Mais les gentillesses ne durent qu’un temps. Et face aux questions des parties civiles, le milliardaire perd presque son sang-froid. « Ruffin essaie de m’utiliser pour se promouvoir et vendre ses livres parce que politiquement, il est au bord du désastre. Ne le laisse pas compter sur moi ! », explose Bernard Arnault.
“C’est stupide”
En action, Me Sarfati, l’avocat de François Ruffin, s’enquiert des relations de Bernard Arnault avec la presse. En cause, le témoignage du journaliste d’investigation Tristan Waleckx faisant état de « pressions » lors du tournage d’un portrait du PDG de « Complément d’Enquête » qui, à la fin d’un entretien, aurait reçu des menaces : « Il faut se méfier car nous avons des éléments. » « Comment avez-vous obtenu ces objets ? » » demande l’avocat. «Je n’ai aucun souvenir de ce que vous me dites», claque Bernard Arnault. « La séquence a été enregistrée », précise l’avocat. » pousse-t-il, évoquant une filature d’une équipe de « Télématin » à Bordeaux qui aurait été emmenée pour des journalistes du « Complément d’investigation » par une équipe de sécurité privée. « Est-ce normal quand vous êtes LVMH d’organiser une surveillance des journalistes du service public ? » Le témoin s’agace encore : « C’est bête, je préfère ne pas répondre à ces élucubrations. »
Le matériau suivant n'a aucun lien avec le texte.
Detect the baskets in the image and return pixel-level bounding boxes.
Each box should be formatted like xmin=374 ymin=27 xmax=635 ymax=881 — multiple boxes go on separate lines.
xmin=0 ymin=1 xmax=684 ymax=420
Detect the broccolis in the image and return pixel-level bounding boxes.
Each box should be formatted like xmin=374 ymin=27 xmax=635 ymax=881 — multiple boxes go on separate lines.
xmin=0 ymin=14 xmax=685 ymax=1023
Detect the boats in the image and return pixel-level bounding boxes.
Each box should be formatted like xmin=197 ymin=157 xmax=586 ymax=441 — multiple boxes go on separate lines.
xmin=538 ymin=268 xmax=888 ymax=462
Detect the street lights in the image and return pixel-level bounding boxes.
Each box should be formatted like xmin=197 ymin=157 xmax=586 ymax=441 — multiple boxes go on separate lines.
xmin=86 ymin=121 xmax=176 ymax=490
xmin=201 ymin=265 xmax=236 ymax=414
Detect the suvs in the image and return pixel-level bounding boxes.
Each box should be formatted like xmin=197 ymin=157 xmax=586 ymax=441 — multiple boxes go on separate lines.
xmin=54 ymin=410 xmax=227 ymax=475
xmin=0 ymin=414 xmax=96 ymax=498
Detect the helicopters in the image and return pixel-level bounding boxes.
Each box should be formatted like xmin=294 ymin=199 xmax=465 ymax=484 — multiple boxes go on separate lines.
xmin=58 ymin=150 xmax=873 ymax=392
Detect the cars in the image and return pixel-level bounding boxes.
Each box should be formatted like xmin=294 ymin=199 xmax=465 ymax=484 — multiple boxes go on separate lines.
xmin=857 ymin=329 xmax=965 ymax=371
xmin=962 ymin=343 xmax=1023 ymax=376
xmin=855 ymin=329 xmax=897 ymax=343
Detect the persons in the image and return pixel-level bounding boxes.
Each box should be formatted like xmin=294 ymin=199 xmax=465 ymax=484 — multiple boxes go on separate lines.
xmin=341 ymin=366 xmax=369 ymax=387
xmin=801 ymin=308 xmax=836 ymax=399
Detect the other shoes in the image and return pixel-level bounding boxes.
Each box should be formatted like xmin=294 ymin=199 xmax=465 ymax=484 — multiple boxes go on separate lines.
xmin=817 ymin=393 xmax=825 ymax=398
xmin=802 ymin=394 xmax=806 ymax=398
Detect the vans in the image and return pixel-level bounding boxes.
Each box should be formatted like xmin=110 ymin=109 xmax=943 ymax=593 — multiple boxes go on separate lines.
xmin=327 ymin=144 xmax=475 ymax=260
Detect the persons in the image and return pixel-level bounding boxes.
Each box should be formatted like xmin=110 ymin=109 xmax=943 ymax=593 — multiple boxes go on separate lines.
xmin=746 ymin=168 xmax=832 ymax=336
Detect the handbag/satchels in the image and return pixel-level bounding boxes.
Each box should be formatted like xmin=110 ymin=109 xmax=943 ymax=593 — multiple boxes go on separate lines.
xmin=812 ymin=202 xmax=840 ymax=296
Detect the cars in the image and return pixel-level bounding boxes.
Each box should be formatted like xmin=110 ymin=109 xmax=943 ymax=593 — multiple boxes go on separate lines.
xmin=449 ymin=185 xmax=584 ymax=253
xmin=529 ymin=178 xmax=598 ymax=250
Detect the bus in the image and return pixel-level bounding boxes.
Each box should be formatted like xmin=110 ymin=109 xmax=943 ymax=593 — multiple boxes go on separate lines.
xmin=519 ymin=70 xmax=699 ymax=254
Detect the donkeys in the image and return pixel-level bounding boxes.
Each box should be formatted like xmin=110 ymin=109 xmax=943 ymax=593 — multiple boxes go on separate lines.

« Vous souvenez-vous avoir pris des engagements solennels en matière de préservation de l’emploi lors de votre reprise de Boussac ? » continue Me Sarfati. « J’ai dit que j’allais redémarrer le groupe, c’est ce que j’ai fait, alors arrêtez vos bêtises. » « Ma question concernait la préservation des emplois… » « Je ne réponds pas à cette question. Tous les travailleurs de mon groupe sont très heureux. » Avant de lâcher, visiblement hors de lui : « Ce que je recommande à Ruffin, c’est de prendre un avocat plus synthétique. » « Malheureusement pour lui, il n’a pas vos moyens pour ça », répond l’homme à la robe noire.
Quatre ans de prison avec sursis requis contre Bernard Squarcini
Ce jeudi soir, le parquet a requis quatre ans d’emprisonnement avec sursis et 300 000 euros d’amende contre l’ancien chef du renseignement intérieur, Bernard Squarcini. Dans cette affaire controversée, le procureur a requis contre neuf autres hommes des peines allant de quatre mois à deux ans de prison, accompagnées, selon les cas, d’amendes pouvant aller jusqu’à 100 000 euros.